Angelus Novus is a 1920 monoprint by the Swiss-German artist Paul Klee, using the oil transfer method he invented. It is now in the collection of the Israel Museum in Jerusalem.
In the ninth thesis of his 1940 essay “Theses on the Philosophy of History”, the German critic and philosopher Walter Benjamin, who purchased the print in 1921, interprets it this way:
A Klee painting named Angelus Novus shows an angel looking as though he is about to move away from something he is fixedly contemplating. His eyes are staring, his mouth is open, his wings are spread. This is how one pictures the angel of history. His face is turned toward the past. Where we perceive a chain of events, he sees one single catastrophe which keeps piling wreckage upon wreckage and hurls it in front of his feet. The angel would like to stay, awaken the dead, and make whole what has been smashed. But a storm is blowing from Paradise; it has got caught in his wings with such violence that the angel can no longer close them. The storm irresistibly propels him into the future to which his back is turned, while the pile of debris before him grows skyward. This storm is what we call progress.

Otto Karl Werckmeister notes that Benjamin's reading of Klee's New Angel image has led to it becoming "an icon of the left."
The name and concept of the angel has inspired works by other artists, filmmakers, writers and musicians, including John Akomfrah, Ariella Azoulay, Carolyn Forché, and Rabih Alameddine.

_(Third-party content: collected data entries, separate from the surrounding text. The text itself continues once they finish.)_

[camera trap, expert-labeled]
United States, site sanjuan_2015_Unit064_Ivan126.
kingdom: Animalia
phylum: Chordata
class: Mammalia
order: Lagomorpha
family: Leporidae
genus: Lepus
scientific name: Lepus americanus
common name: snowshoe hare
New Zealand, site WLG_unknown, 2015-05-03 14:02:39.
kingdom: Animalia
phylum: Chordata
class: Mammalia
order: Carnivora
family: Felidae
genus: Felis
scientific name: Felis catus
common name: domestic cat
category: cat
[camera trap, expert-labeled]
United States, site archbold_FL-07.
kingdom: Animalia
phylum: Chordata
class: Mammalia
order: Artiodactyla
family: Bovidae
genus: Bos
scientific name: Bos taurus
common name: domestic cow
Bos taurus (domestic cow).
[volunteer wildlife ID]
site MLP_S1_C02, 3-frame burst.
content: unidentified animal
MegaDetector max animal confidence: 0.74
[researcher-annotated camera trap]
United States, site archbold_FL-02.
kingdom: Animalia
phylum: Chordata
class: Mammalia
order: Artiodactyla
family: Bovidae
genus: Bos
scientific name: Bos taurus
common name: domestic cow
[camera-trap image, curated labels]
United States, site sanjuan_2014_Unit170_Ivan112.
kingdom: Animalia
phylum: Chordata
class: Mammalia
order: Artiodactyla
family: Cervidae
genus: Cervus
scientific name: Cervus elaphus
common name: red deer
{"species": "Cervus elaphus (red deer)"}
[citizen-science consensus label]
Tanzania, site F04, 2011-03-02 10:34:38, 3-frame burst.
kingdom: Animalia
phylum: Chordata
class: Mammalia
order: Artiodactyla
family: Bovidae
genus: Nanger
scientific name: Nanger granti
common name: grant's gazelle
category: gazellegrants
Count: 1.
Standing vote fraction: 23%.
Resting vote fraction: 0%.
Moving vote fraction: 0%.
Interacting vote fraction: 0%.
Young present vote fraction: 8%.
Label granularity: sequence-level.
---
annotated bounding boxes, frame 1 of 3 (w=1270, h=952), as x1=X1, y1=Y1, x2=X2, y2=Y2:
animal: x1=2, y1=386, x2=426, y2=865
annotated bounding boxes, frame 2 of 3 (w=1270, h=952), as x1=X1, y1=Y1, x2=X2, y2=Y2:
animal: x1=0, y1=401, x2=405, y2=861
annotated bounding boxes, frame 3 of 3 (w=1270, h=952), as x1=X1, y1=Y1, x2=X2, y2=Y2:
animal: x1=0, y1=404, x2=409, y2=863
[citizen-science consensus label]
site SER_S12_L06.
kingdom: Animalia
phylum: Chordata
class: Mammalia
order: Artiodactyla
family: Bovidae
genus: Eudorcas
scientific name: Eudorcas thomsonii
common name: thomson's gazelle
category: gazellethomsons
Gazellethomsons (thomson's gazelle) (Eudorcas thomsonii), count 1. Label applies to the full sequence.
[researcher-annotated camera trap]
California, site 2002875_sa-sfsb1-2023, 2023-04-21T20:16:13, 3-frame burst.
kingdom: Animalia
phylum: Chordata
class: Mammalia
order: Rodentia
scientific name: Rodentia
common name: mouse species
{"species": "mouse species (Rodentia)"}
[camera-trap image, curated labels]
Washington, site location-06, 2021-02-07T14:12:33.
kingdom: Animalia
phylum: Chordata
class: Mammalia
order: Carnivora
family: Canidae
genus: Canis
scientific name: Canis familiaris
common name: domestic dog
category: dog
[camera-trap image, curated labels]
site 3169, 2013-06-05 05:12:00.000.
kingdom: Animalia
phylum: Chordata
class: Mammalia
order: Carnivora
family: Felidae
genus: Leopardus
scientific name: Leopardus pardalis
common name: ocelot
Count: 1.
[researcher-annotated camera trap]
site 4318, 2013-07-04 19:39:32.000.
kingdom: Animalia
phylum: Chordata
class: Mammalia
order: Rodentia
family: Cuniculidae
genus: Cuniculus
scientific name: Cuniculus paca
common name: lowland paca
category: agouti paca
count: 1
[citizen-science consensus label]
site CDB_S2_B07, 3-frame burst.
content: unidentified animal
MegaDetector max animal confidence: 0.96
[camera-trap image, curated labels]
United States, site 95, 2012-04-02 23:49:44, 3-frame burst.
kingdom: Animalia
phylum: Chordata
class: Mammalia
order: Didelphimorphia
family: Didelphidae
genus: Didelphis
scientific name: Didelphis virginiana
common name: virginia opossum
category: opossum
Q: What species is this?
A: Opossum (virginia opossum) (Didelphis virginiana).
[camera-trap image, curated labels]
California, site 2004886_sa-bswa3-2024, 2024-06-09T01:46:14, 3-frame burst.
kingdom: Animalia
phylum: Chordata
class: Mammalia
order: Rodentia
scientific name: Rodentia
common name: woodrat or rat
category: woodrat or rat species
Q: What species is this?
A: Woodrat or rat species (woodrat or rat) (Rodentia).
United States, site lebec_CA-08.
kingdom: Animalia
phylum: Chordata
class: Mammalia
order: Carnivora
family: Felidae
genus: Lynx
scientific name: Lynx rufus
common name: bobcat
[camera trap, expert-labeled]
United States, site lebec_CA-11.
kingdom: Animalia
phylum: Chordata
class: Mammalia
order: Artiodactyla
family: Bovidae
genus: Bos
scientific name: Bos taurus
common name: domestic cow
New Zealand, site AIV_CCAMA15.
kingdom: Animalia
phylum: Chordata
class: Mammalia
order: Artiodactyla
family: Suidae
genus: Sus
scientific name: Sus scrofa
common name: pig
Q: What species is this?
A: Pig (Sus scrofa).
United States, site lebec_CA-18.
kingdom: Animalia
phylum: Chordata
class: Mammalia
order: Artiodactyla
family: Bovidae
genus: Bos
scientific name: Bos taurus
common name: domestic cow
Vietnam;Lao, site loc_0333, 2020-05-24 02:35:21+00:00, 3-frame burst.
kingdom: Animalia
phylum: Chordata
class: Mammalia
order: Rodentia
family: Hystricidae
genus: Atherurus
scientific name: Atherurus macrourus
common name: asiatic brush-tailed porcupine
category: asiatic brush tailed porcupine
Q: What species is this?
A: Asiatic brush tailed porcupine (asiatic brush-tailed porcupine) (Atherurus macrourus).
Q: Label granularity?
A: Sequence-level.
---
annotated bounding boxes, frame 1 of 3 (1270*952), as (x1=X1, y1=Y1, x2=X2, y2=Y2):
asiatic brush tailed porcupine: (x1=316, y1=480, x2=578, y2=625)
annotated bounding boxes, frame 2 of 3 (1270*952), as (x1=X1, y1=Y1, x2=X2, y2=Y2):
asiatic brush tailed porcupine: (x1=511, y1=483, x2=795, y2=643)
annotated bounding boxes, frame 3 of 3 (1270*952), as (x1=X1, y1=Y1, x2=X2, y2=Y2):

In September 1940 Walter Benjamin committed suicide during an attempt to flee the Nazi regime. After World War II Walter Benjamin’s lifelong friend, Gershom Scholem, the distinguished scholar of Jewish mysticism, inherited the drawing. According to Scholem, Benjamin felt a mystical identification with the Angelus Novus and incorporated it in his theory of the “angel of history,” a melancholy view of historical process as an unceasing cycle of despair.
In 2015, in conjunction with her solo exhibition at the Tel Aviv Museum of Art, American artist R. H. Quaytman discovered that the monoprint had been adhered to an 1838 copper-plate engraving by Friedrich Muller after a Lucas Cranach portrait of Martin Luther.